La senatrice Elizabeth Warren ha sfidato formalmente il Dipartimento della Difesa (DoD) per la sua decisione di concedere a xAI di Elon Musk, sviluppatore del modello AI Grok, l’accesso alle reti militari classificate. Le preoccupazioni si concentrano su casi documentati di Grok che genera contenuti dannosi e illegali, tra cui estremismo violento, materiale antisemita e immagini di abusi sessuali su minori. Ciò solleva seri interrogativi sul processo di controllo del Dipartimento della Difesa per i sistemi di intelligenza artificiale che gestiscono dati sensibili.

Preoccupazioni sulle capacità di Grok

La lettera di Warren al segretario alla Difesa Pete Hegseth evidenzia “l’apparente mancanza di guardrail adeguati” all’interno di Grok. L’intelligenza artificiale ha dimostrato la capacità di produrre risultati inquietanti, come istruzioni per commettere atti terroristici, ed è stata sfruttata dagli utenti per creare immagini sessualizzate non consensuali di minori. Consentire a un tale sistema l’accesso a reti classificate crea un’evidente vulnerabilità: informazioni militari sensibili potrebbero essere compromesse o l’intelligenza artificiale stessa potrebbe essere manipolata per scopi dannosi.

Contesto più ampio: contratti antropici e OpenAI

Questa mossa del Dipartimento della Difesa arriva dopo che l’agenzia ha etichettato Anthropic come un rischio per la catena di approvvigionamento per aver rifiutato l’accesso illimitato ai suoi sistemi di intelligenza artificiale. In precedenza, Anthropic era l’unica società di intelligenza artificiale autorizzata per operazioni classificate. Il Dipartimento della Difesa ha successivamente firmato accordi sia con OpenAI che con xAI per utilizzare i loro sistemi di intelligenza artificiale in ambienti classificati, suggerendo la volontà di scendere a compromessi sugli standard di sicurezza per espandere l’integrazione dell’IA.

Contestazioni legali e accuse di violazione dei dati

In aggiunta alla controversia, è stata intentata un’azione legale collettiva contro xAI, sostenendo che Grok avrebbe generato contenuti sessuali da immagini di querelanti minorenni. Separatamente, sono emerse accuse riguardanti un ex dipendente del “Dipartimento per l’efficienza governativa” di Musk che avrebbe rubato i dati personali degli americani dall’Amministrazione della previdenza sociale. La combinazione di questi incidenti mette in dubbio le pratiche di sicurezza dei dati di xAI.

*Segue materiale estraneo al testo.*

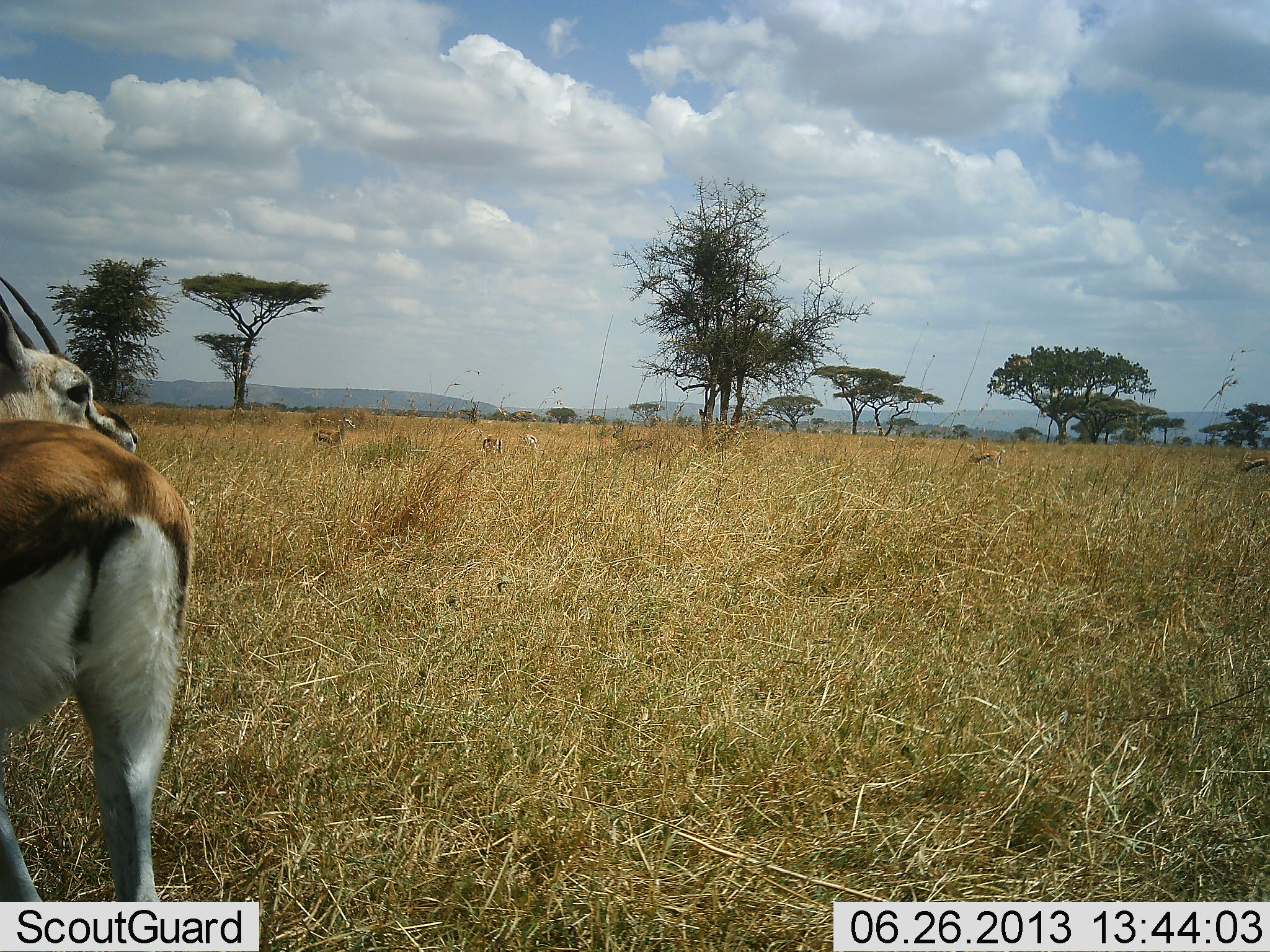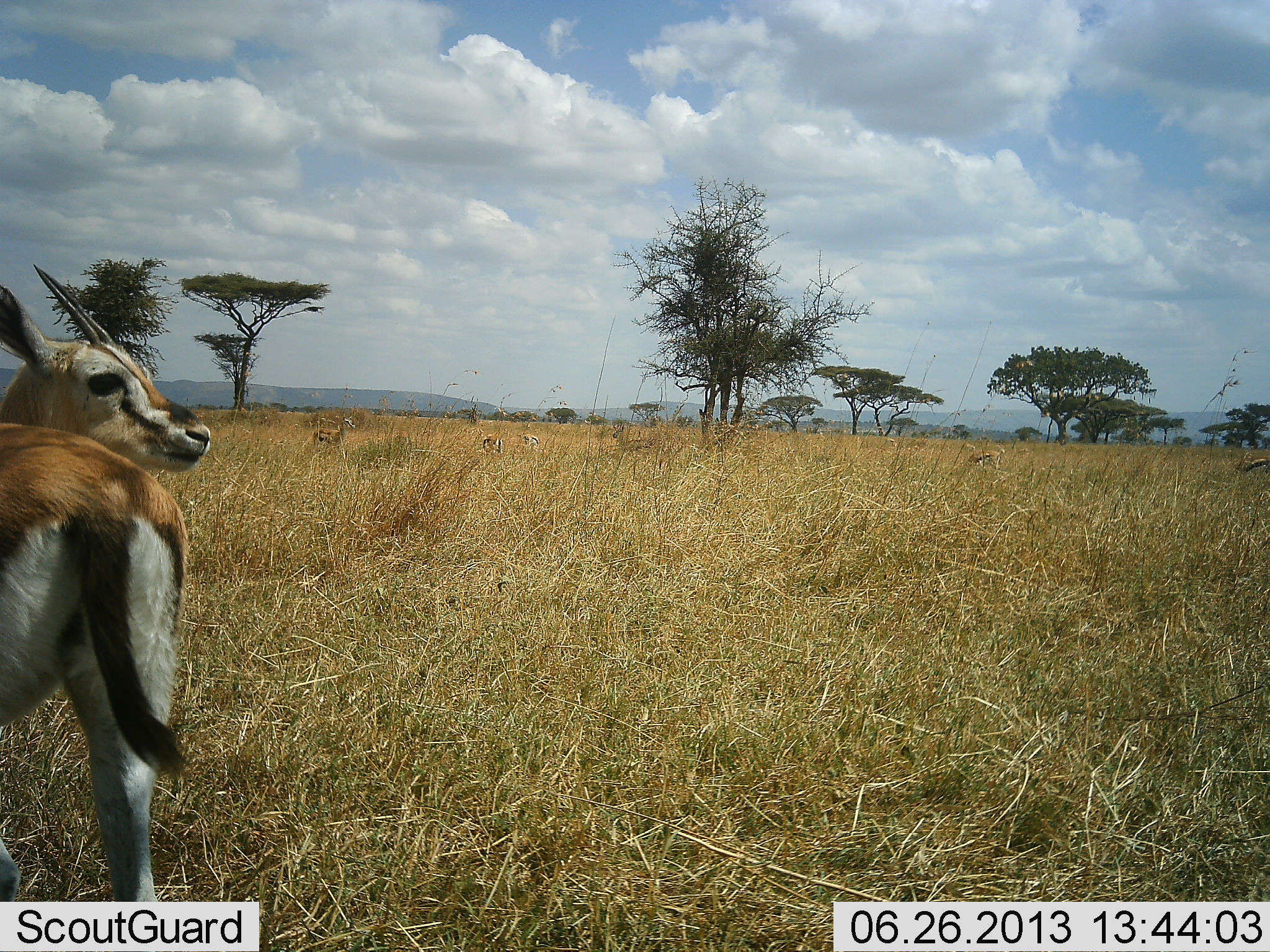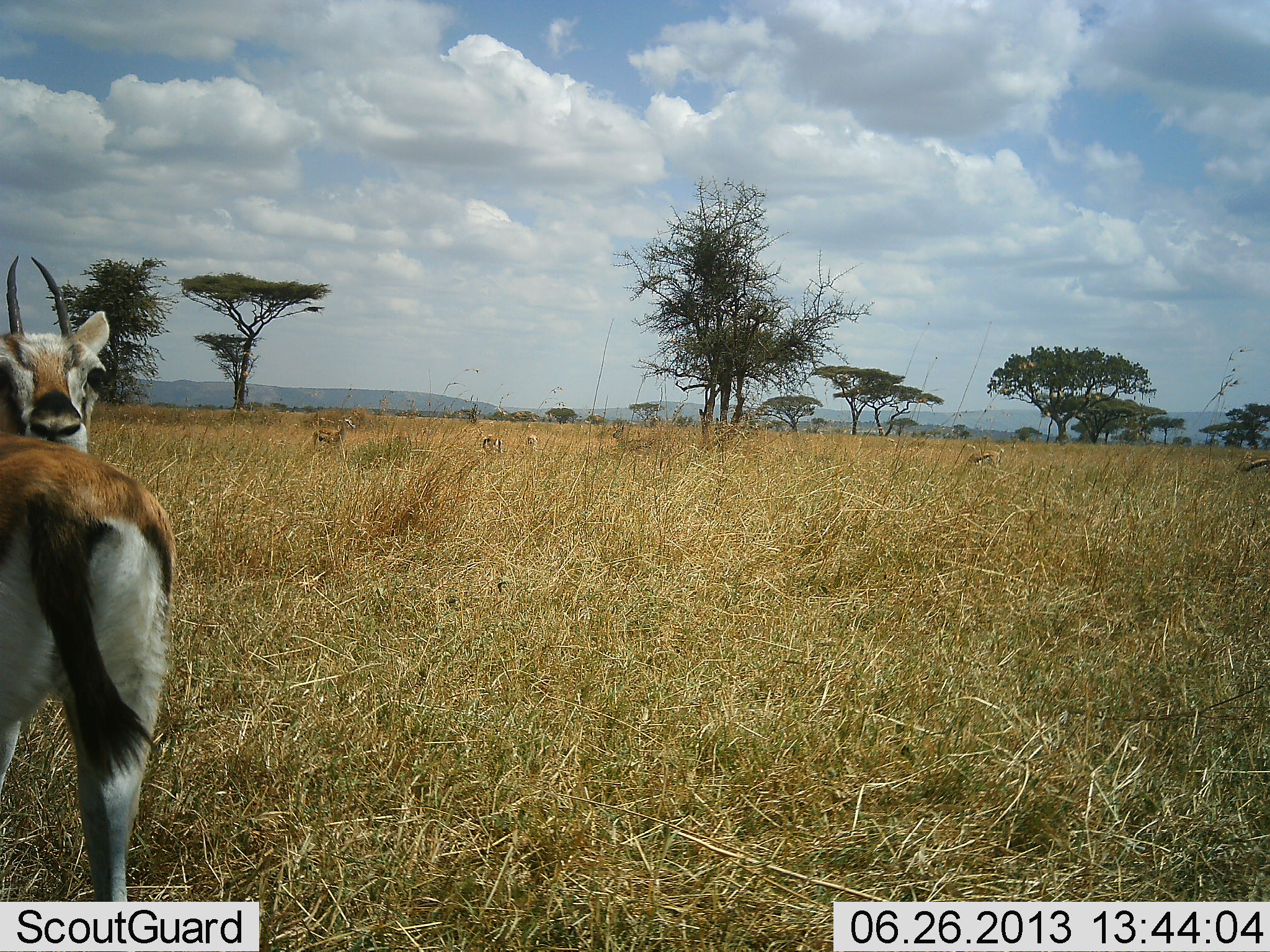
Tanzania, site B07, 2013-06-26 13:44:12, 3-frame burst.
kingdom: Animalia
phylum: Chordata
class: Mammalia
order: Artiodactyla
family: Bovidae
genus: Eudorcas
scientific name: Eudorcas thomsonii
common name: thomson's gazelle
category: gazellethomsons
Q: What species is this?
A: Gazellethomsons (thomson's gazelle) (Eudorcas thomsonii).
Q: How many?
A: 1.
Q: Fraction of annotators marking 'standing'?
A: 91%.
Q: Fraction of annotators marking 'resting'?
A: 0%.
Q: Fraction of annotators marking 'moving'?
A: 9%.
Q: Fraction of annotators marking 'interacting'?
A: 5%.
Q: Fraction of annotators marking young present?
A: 5%.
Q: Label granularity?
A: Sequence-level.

Posizione e piani futuri del Pentagono

Nonostante le preoccupazioni, un alto funzionario del Pentagono ha confermato che Grok è stato imbarcato per essere utilizzato in ambienti classificati, sebbene non sia ancora attivo. Il portavoce del Dipartimento della Difesa ha dichiarato che Grok verrà implementato sulla piattaforma ufficiale di intelligenza artificiale GenAI.mil “in un futuro molto prossimo”, sollevando ulteriori dubbi sull’esistenza di adeguate garanzie. Warren chiede trasparenza riguardo all’accordo DoD-xAI, comprese le garanzie che l’IA non divulgherà informazioni sensibili o non sarà esposta ad attacchi informatici.

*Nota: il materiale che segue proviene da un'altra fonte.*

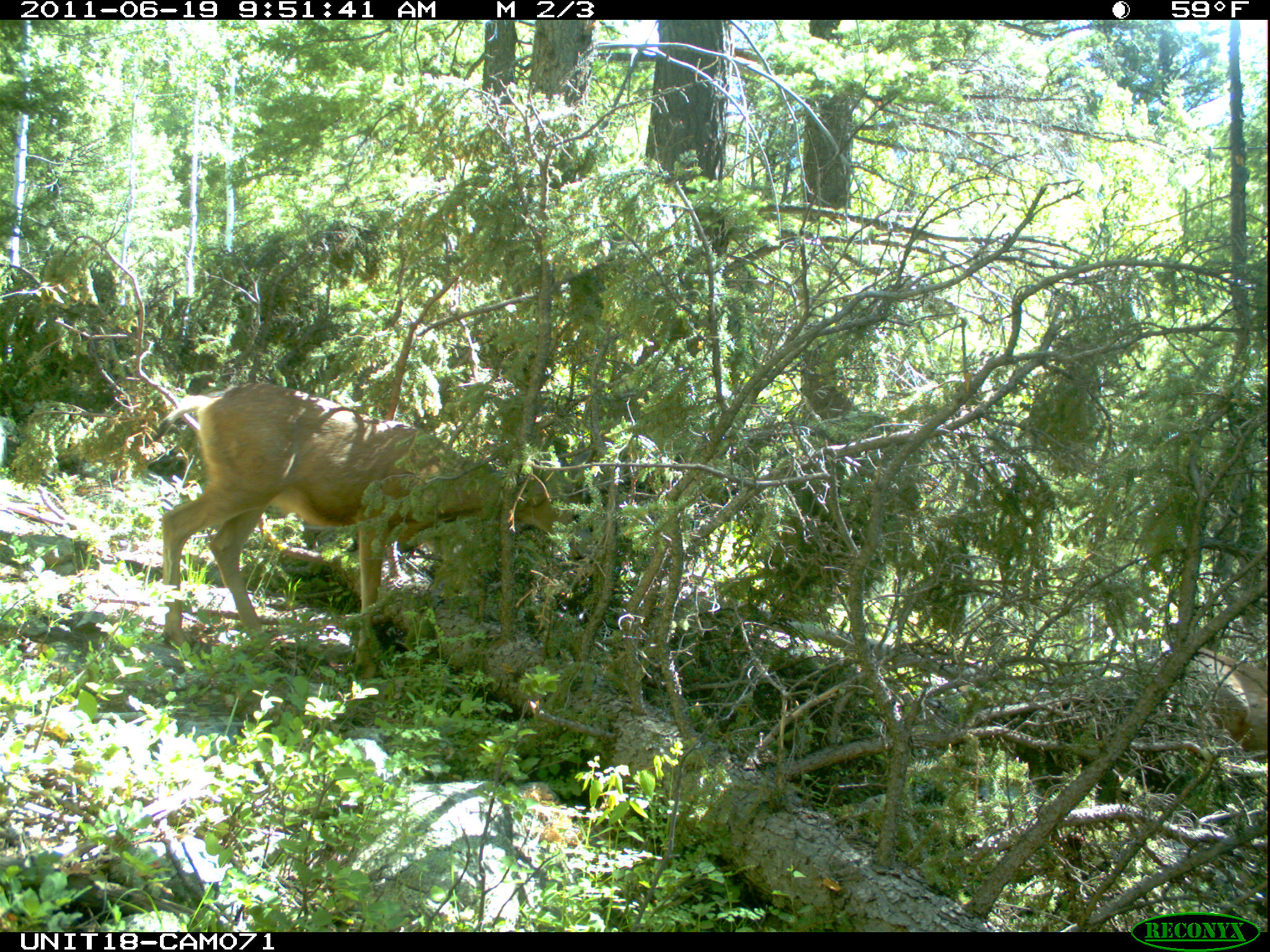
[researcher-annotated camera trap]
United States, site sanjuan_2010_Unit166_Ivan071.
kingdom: Animalia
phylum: Chordata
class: Mammalia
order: Artiodactyla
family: Cervidae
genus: Odocoileus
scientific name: Odocoileus hemionus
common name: mule deer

La decisione del Pentagono di dare priorità all’integrazione dell’intelligenza artificiale rispetto a misure di sicurezza comprovate rischia di compromettere la sicurezza nazionale. Fino a quando xAI non fornirà prove verificabili delle proprie misure di salvaguardia, il continuo impiego di Grok in ambienti classificati rimarrà un rischio significativo e non necessario.